What you are asked to do –
Output the opening lines of the records exactly. End with the line that contains "genus: Otospermophilus".

------ Input for this task ------

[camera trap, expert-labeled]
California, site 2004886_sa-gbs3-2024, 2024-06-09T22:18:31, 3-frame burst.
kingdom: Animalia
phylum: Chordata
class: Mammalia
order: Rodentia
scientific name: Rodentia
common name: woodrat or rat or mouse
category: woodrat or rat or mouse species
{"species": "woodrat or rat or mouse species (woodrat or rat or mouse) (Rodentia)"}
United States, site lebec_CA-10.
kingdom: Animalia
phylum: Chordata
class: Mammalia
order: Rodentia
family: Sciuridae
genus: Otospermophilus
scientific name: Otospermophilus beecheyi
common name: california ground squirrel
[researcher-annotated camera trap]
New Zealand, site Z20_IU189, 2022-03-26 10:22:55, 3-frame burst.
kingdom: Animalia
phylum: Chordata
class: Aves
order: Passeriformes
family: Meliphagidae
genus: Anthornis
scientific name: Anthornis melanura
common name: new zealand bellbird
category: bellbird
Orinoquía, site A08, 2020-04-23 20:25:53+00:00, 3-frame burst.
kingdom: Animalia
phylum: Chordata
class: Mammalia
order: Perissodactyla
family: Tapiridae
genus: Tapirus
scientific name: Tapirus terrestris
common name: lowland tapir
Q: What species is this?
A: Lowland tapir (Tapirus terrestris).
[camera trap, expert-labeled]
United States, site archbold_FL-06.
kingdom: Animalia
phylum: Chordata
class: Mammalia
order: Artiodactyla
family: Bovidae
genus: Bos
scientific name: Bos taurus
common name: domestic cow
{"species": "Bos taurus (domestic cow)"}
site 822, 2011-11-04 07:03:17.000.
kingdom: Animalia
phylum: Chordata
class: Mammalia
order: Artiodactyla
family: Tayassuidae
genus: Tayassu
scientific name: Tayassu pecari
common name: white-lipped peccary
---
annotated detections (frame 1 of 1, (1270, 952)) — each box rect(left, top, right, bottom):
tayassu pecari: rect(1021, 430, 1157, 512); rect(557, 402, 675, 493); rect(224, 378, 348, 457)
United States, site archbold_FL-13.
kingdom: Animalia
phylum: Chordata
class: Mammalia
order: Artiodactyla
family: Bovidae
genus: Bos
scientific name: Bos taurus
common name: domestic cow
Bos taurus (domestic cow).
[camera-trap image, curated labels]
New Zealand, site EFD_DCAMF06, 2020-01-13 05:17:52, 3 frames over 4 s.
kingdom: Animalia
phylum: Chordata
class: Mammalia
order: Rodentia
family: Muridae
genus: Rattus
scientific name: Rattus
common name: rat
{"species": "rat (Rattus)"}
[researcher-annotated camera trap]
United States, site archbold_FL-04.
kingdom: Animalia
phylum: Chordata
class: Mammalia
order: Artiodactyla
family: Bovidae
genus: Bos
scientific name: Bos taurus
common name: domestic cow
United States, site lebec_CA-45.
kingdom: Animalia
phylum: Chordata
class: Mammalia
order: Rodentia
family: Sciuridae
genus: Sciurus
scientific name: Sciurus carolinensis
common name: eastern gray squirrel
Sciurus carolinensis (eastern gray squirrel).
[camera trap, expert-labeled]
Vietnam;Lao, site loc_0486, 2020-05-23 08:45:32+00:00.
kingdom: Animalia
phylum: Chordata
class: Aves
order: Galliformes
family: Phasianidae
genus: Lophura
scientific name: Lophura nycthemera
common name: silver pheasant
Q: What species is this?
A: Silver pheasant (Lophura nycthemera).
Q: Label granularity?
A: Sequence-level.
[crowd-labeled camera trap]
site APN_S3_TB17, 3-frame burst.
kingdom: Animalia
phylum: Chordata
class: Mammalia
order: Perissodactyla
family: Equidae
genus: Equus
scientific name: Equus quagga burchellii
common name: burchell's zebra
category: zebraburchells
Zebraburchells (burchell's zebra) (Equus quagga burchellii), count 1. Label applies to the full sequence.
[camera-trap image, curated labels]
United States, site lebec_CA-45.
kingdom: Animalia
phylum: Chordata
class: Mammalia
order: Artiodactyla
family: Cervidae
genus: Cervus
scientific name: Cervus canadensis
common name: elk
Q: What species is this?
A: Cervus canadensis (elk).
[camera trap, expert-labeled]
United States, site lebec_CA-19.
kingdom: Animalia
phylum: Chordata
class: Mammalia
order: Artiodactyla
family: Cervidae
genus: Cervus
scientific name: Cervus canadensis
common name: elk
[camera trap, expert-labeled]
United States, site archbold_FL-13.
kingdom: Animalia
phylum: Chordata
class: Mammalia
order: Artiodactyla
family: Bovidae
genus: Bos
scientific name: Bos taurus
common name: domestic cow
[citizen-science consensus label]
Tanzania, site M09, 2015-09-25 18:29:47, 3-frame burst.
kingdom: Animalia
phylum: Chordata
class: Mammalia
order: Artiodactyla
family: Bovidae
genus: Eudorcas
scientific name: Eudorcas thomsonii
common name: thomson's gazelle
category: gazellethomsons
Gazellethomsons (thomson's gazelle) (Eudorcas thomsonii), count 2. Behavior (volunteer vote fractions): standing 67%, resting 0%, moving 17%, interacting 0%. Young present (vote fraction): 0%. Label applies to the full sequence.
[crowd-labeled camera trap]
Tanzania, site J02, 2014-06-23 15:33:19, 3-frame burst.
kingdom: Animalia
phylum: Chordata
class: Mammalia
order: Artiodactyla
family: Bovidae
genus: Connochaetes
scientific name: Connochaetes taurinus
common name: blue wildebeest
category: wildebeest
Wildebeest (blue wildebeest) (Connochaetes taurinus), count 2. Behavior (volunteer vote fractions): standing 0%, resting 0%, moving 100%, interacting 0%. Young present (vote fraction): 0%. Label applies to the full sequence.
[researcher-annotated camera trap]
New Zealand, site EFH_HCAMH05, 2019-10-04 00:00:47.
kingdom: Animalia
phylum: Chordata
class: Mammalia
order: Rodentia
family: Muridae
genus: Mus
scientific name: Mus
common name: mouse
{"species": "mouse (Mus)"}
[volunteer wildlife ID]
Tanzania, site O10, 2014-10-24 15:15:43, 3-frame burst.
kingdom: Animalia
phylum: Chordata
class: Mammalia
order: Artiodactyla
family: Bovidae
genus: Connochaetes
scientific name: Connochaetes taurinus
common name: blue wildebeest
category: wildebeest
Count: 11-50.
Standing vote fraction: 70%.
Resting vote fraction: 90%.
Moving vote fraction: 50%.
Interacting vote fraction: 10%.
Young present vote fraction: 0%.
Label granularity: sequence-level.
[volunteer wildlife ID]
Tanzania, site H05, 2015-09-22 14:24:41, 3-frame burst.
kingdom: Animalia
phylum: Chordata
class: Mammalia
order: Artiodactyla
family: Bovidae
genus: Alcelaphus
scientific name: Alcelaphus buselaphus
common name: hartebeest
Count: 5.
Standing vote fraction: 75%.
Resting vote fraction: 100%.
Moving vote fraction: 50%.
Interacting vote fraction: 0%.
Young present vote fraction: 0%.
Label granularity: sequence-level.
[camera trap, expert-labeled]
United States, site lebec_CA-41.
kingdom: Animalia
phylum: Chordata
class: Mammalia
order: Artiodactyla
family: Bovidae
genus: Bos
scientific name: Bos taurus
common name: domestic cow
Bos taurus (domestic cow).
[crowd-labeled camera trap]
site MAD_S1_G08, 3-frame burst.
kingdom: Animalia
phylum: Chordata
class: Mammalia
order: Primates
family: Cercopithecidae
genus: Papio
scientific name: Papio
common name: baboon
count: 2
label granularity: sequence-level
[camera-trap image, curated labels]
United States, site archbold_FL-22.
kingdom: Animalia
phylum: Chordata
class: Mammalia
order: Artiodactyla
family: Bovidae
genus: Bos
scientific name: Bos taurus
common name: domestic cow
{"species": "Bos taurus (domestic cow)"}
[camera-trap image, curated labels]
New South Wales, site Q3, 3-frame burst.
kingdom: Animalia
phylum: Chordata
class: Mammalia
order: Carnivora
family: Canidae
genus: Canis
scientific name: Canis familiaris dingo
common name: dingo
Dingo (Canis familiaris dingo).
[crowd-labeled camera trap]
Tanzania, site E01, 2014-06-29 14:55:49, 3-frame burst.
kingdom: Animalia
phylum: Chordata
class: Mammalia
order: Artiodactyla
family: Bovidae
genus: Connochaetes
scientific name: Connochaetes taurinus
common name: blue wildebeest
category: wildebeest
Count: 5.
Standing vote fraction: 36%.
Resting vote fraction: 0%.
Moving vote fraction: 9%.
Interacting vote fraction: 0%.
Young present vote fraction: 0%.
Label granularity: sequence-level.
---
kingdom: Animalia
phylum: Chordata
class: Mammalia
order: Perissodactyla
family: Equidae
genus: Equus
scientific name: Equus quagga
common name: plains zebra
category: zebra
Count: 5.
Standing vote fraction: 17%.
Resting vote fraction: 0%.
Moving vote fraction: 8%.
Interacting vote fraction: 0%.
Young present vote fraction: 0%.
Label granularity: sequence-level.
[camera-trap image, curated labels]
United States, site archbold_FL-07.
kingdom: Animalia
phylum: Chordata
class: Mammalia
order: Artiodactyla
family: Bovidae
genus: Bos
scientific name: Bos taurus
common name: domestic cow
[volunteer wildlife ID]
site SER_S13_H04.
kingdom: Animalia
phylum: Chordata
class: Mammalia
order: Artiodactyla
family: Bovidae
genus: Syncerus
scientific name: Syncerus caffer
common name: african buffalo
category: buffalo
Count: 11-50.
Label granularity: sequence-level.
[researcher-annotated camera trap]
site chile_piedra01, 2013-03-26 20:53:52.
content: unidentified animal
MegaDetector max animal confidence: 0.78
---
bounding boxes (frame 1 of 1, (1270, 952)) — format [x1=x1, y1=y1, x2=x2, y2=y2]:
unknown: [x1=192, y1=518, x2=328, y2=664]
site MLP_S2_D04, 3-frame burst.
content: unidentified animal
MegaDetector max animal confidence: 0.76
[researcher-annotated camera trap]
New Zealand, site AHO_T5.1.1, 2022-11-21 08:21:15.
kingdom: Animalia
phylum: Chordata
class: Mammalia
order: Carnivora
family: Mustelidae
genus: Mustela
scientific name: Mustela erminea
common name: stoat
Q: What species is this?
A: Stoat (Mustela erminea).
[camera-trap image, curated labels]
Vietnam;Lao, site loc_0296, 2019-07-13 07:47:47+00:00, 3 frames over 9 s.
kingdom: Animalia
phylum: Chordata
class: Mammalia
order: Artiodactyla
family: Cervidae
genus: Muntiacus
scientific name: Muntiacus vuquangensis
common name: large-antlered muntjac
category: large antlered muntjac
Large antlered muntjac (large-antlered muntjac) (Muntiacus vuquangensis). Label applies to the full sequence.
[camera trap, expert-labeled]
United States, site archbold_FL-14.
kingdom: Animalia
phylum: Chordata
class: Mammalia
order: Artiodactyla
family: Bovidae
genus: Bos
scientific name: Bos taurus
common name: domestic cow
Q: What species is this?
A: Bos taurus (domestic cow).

------

Output of the task –
[camera trap, expert-labeled]
California, site 2004886_sa-gbs3-2024, 2024-06-09T22:18:31, 3-frame burst.
kingdom: Animalia
phylum: Chordata
class: Mammalia
order: Rodentia
scientific name: Rodentia
common name: woodrat or rat or mouse
category: woodrat or rat or mouse species
{"species": "woodrat or rat or mouse species (woodrat or rat or mouse) (Rodentia)"}
United States, site lebec_CA-10.
kingdom: Animalia
phylum: Chordata
class: Mammalia
order: Rodentia
family: Sciuridae
genus: Otospermophilus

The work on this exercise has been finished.